Recruiters ask the failure question for the same reasons I outlined in my previous blog post about the importance of failure. Recruiters want to know that you set tough challenging goals for yourself, and most importantly they want to see you have the confidence to admit failure, learn the lesson, and apply it. Understanding the recruiter’s view point will help you effectively answer the question.
Here are the steps I recommend:
1. State the failure bottom line up front (BLUF). State in one or two sentences what you did, and why it was considered a failure. This will answer the recruiter’s question immediately and make it easy for him/her to follow your explanation, which is step 2.

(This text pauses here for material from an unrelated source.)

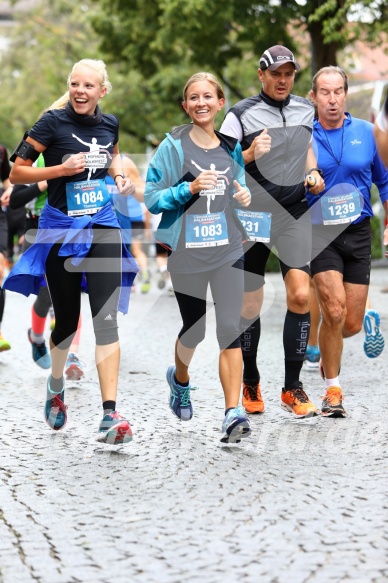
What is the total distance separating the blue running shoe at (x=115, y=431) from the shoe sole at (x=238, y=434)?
18.9 inches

2. Explain the failure – what you did, what mistakes you made, and how it ended in failure. This step should be a few sentences, painting a brief picture of your failure for the recruiter. Be careful not to give too much information. This is not the most important part of your answer, but rather just the set up for the lesson you learned.
3. Describe the lesson you learned. This is the most important part of your answer where you explain what you learned. Be specific with your lesson.
4. Apply the lesson. Describe how you applied the lesson throughout the remainder of your time in the military so that the failure was never repeated. This is the second most important part of your answer, the application of the lesson. It doesn’t need to be long, the recruiter just wants to know that you recognized the lesson and applied it.
When selecting a failure, the recruiter wants an operational failure rather than a personal failure. In other words, they want to hear about a time you went over budget on a project, a project did not meet results, your team did not reach its goal, deployment timelines were missed, your team failed an inspection etc.
When you deliver the failure, be genuine, honest and confident. I find when candidates deliver an answer they feel the recruiter wants to hear, or give an answer that merely answers the question without truly helping the recruiter understand who they are, it is obvious that the candidate is just trying to “get by” the question, and this could end up in the recruiter ruling the candidate out.
Like all interview answers, developing a quality answer to this question requires self-insight, reflection, writing out the answer and practicing the delivery.